Por também sentir cada vez mais esta dificuldade, a Associação SER+, em Cascais, fez há cerca de um ano um exercício: uma técnica vestiu a personagem de uma filha que estava à procura de um lar que recebesse o pai, idoso e seropositivo, conta a coordenadora, Andreia Pinto Ferreira. Em 14 lares contactados por telefone na região, oito disseram que não. Justificações? "Os utentes não estão em quartos sozinhos e há o perigo de a pessoa se cortar ou magoar", "já tiveram um utente infectado e surgiram problemas com as funcionárias, que tinham muito medo", "no regulamento está explícito que não podem ter ninguém com doenças infecto-contagiosas". Três disseram que "não têm condições para acolher este tipo de utentes".
Não há respostas por escrito
Mas todas as respostas são dadas pelo telefone. "Pedimos que nos mandem documentos. Se alguém pusesse isso por escrito, os lares fechavam. Já ninguém cai nessa", constata Paula Policarpo, vice-presidente da Abraço e jurista, que diz que mesmo que gravassem as conversas estas não serviriam "de meio de prova", notando que têm dado conta da situação à Coordenação Nacional para a Infecção VIH/Sida.
Há quatro anos que Henrique Barros ocupa o cargo de coordenador nacional e afirma que só teve conhecimento oficial de uma situação, comunicada por um hospital há dois anos, num lar do Norte, onde uma doente foi abandonada. A coordenação interveio, a doente acabou por regressar ao lar e foi posto um processo na Ordem dos Médicos contra o clínico que recusou a integração. "Não fomos informados de mais nada. Denunciem casos! Não tenho provas. Perante casos reais, averiguamos."
Edmundo Martinho, presidente do Instituto de Segurança Social, queixa-se do mesmo. Diz que receberam "dois a três casos que são antigos e foram resolvidos. Não temos mais nenhum caso reportado, o que não quer dizer que não existam. É importante que os sinalizem".

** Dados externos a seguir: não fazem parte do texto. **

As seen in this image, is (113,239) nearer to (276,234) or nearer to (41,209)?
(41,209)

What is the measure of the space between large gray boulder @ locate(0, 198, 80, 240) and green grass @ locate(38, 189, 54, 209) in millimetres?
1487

Inês Carreira, assistente social do Hospital de Egas Moniz, em Lisboa, nota que "há dificuldades na integração", mais ao nível de lares particulares e casas de repouso, mas que mesmo aí pensa que "a rejeição não é tão grande".
Andreia Alcântara, assistente social do serviço de doenças infecciosas do Hospital de Santa Maria, em Lisboa, diz que as recusas ocorrem sobretudo em lares privados com alvará. "[Na cidade] de Lisboa, é muito difícil encontrar lares que aceitem pessoas infectadas". Acaba por aceitar um grupo muito restrito de unidades fora da cidade. A assistente social conta que não são recusas explícitas, "encontram formas de dificultar a integração: dizem que não reúnem condições para ter um doente seropositivo, que não têm vagas, inflacionam preços".
No caso das instituições particulares de solidariedade social, "que não podem negar a integração, referem a inexistência de vagas, dizem que têm listas de espera". "Ao medo de prestar cuidados" junta-se "o medo da reacção dos outros doentes e dos seus familiares, de que o lar fique estigmatizado como unidade que recebe seropositivos". O presidente adjunto da Confederação Nacional das Instituições de Solidariedade, Eugénio da Cruz Fonseca, afirma não conhecer situações de discriminação, mas, mesmo que isso acontecesse, não podiam agir. "As instituições são autónomas, não as podemos levar a mudar de comportamentos."
O coordenador nacional para a Infecção VIH/Sida, Henrique Barros, diz que as respostas sociais são cada vez mais, com a rede de cuidados continuados. A assistente social Andreia Alcântara concorda que na rede não há problemas de recusa mas trata-se "de soluções temporárias" e "demoram muito tempo. Às vezes os doentes ficam à espera quatro, cinco meses, o que é péssimo, porque correm o risco de apanhar infecção sobre infecção".